▶ [TEXT SEGMENT]

Shape the Future of ACS! We want your feedback about the ACS brand and how we can serve you better into the future. Take the Survey!

Meet the Traveler and Discovery Scientist Who Visits his New Compounds in the Greenhouses Each Week

Michael Holmes, an early career discovery chemist with FMC, explains why he pursued a PhD

By: Michael Holmes, Principal Investigator, FMC Corporation

Michael Holmes, Principal Investigator, FMC Corporation
Michael Holmes, Principal Investigator, FMC Corporation

I’ve always been interested in science and there was no doubt in my mind that I would go on to do a PhD as a starting point. I had excellent teachers in high school in both chemistry and physics and when I started at university, I was intending to be an astrophysicist. However, after my first year, I reevaluated and realized that organic chemistry was easily the subject that I found most interesting and I never looked back.

▶ [WRITTEN EXERCISE A]
Transcribe the chemist profile word for word, starting with "I’ve always been" and going on through "never looked back.".

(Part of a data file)
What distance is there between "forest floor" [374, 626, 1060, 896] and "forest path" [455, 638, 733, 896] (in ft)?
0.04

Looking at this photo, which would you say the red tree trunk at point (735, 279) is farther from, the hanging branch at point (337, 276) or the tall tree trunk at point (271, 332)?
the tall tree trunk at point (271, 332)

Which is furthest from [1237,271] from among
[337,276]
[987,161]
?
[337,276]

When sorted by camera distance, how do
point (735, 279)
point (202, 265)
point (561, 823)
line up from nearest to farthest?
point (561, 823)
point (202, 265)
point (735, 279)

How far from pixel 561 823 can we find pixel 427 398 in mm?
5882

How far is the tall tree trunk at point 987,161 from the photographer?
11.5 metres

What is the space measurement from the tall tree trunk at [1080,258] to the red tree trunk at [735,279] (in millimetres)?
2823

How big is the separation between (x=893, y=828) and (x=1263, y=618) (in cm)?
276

▶ [WRITTEN EXERCISE B]
Give the lines of the records as a JSON list of strings, one per line with blank lines omitted, starting with the line with "How far from" and going on through the end of the records.

▶ [REPLY A]
I’ve always been interested in science and there was no doubt in my mind that I would go on to do a PhD as a starting point. I had excellent teachers in high school in both chemistry and physics and when I started at university, I was intending to be an astrophysicist. However, after my first year, I reevaluated and realized that organic chemistry was easily the subject that I found most interesting and I never looked back.

▶ [REPLY B]
[
  "How far from pixel 561 823 can we find pixel 427 398 in mm?",
  "5882",
  "How far is the tall tree trunk at point 987,161 from the photographer?",
  "11.5 metres",
  "What is the space measurement from the tall tree trunk at [1080,258] to the red tree trunk at [735,279] (in millimetres)?",
  "2823",
  "How big is the separation between (x=893, y=828) and (x=1263, y=618) (in cm)?",
  "276"
]